> [Goal of the exercise]: Copy out all the entries shown below, exactly as they appear.

[Saved data entries]
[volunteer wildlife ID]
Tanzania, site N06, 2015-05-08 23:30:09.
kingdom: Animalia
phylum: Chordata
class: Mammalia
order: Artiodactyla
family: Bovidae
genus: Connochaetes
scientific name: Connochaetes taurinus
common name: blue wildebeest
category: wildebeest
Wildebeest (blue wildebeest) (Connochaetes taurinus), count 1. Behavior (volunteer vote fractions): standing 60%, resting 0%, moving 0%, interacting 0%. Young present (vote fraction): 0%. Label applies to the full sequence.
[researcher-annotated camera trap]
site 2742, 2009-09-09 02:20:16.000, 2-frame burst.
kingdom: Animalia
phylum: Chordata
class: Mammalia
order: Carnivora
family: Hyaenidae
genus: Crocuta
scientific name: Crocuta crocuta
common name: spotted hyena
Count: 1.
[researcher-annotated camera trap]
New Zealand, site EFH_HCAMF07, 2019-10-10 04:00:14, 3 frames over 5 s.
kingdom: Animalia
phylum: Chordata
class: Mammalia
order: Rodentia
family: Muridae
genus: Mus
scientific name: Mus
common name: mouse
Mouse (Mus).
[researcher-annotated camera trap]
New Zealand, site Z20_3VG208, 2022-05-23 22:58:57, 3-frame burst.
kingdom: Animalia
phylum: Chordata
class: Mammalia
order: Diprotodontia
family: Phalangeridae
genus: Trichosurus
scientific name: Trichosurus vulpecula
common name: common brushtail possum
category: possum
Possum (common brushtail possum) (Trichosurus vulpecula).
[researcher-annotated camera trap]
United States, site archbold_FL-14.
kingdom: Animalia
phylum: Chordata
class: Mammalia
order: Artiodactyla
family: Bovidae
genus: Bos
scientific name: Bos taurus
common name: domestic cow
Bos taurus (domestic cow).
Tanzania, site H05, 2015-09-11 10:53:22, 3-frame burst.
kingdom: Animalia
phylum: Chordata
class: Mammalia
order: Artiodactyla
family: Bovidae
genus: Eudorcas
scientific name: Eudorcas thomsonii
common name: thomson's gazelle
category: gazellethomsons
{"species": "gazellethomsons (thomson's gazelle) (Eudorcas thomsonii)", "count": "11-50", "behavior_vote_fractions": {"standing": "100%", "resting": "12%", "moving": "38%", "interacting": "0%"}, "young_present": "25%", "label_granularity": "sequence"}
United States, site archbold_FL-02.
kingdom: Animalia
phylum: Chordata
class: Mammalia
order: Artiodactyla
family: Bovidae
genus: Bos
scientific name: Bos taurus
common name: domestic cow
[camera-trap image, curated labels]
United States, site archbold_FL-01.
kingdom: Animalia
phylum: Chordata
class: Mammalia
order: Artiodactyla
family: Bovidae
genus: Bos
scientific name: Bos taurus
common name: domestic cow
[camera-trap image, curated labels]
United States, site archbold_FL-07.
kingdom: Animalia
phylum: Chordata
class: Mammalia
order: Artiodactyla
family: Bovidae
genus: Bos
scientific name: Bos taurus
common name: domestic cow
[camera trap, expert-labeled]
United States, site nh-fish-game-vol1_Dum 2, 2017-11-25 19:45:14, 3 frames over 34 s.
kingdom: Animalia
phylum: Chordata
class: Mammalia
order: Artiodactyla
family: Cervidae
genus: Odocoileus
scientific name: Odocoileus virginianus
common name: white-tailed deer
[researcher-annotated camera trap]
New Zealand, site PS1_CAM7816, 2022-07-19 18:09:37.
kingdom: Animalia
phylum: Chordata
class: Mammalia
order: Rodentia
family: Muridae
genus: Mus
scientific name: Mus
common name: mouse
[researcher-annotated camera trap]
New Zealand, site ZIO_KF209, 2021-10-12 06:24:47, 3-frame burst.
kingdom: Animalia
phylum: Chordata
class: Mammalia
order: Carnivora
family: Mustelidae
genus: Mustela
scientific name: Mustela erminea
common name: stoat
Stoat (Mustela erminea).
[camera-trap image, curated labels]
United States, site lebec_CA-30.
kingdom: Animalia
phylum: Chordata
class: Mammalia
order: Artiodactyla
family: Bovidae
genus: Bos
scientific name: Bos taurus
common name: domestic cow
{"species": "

> [Response to the task]:
[volunteer wildlife ID]
Tanzania, site N06, 2015-05-08 23:30:09.
kingdom: Animalia
phylum: Chordata
class: Mammalia
order: Artiodactyla
family: Bovidae
genus: Connochaetes
scientific name: Connochaetes taurinus
common name: blue wildebeest
category: wildebeest
Wildebeest (blue wildebeest) (Connochaetes taurinus), count 1. Behavior (volunteer vote fractions): standing 60%, resting 0%, moving 0%, interacting 0%. Young present (vote fraction): 0%. Label applies to the full sequence.
[researcher-annotated camera trap]
site 2742, 2009-09-09 02:20:16.000, 2-frame burst.
kingdom: Animalia
phylum: Chordata
class: Mammalia
order: Carnivora
family: Hyaenidae
genus: Crocuta
scientific name: Crocuta crocuta
common name: spotted hyena
Count: 1.
[researcher-annotated camera trap]
New Zealand, site EFH_HCAMF07, 2019-10-10 04:00:14, 3 frames over 5 s.
kingdom: Animalia
phylum: Chordata
class: Mammalia
order: Rodentia
family: Muridae
genus: Mus
scientific name: Mus
common name: mouse
Mouse (Mus).
[researcher-annotated camera trap]
New Zealand, site Z20_3VG208, 2022-05-23 22:58:57, 3-frame burst.
kingdom: Animalia
phylum: Chordata
class: Mammalia
order: Diprotodontia
family: Phalangeridae
genus: Trichosurus
scientific name: Trichosurus vulpecula
common name: common brushtail possum
category: possum
Possum (common brushtail possum) (Trichosurus vulpecula).
[researcher-annotated camera trap]
United States, site archbold_FL-14.
kingdom: Animalia
phylum: Chordata
class: Mammalia
order: Artiodactyla
family: Bovidae
genus: Bos
scientific name: Bos taurus
common name: domestic cow
Bos taurus (domestic cow).
Tanzania, site H05, 2015-09-11 10:53:22, 3-frame burst.
kingdom: Animalia
phylum: Chordata
class: Mammalia
order: Artiodactyla
family: Bovidae
genus: Eudorcas
scientific name: Eudorcas thomsonii
common name: thomson's gazelle
category: gazellethomsons
{"species": "gazellethomsons (thomson's gazelle) (Eudorcas thomsonii)", "count": "11-50", "behavior_vote_fractions": {"standing": "100%", "resting": "12%", "moving": "38%", "interacting": "0%"}, "young_present": "25%", "label_granularity": "sequence"}
United States, site archbold_FL-02.
kingdom: Animalia
phylum: Chordata
class: Mammalia
order: Artiodactyla
family: Bovidae
genus: Bos
scientific name: Bos taurus
common name: domestic cow
[camera-trap image, curated labels]
United States, site archbold_FL-01.
kingdom: Animalia
phylum: Chordata
class: Mammalia
order: Artiodactyla
family: Bovidae
genus: Bos
scientific name: Bos taurus
common name: domestic cow
[camera-trap image, curated labels]
United States, site archbold_FL-07.
kingdom: Animalia
phylum: Chordata
class: Mammalia
order: Artiodactyla
family: Bovidae
genus: Bos
scientific name: Bos taurus
common name: domestic cow
[camera trap, expert-labeled]
United States, site nh-fish-game-vol1_Dum 2, 2017-11-25 19:45:14, 3 frames over 34 s.
kingdom: Animalia
phylum: Chordata
class: Mammalia
order: Artiodactyla
family: Cervidae
genus: Odocoileus
scientific name: Odocoileus virginianus
common name: white-tailed deer
[researcher-annotated camera trap]
New Zealand, site PS1_CAM7816, 2022-07-19 18:09:37.
kingdom: Animalia
phylum: Chordata
class: Mammalia
order: Rodentia
family: Muridae
genus: Mus
scientific name: Mus
common name: mouse
[researcher-annotated camera trap]
New Zealand, site ZIO_KF209, 2021-10-12 06:24:47, 3-frame burst.
kingdom: Animalia
phylum: Chordata
class: Mammalia
order: Carnivora
family: Mustelidae
genus: Mustela
scientific name: Mustela erminea
common name: stoat
Stoat (Mustela erminea).
[camera-trap image, curated labels]
United States, site lebec_CA-30.
kingdom: Animalia
phylum: Chordata
class: Mammalia
order: Artiodactyla
family: Bovidae
genus: Bos
scientific name: Bos taurus
common name: domestic cow
{"species": "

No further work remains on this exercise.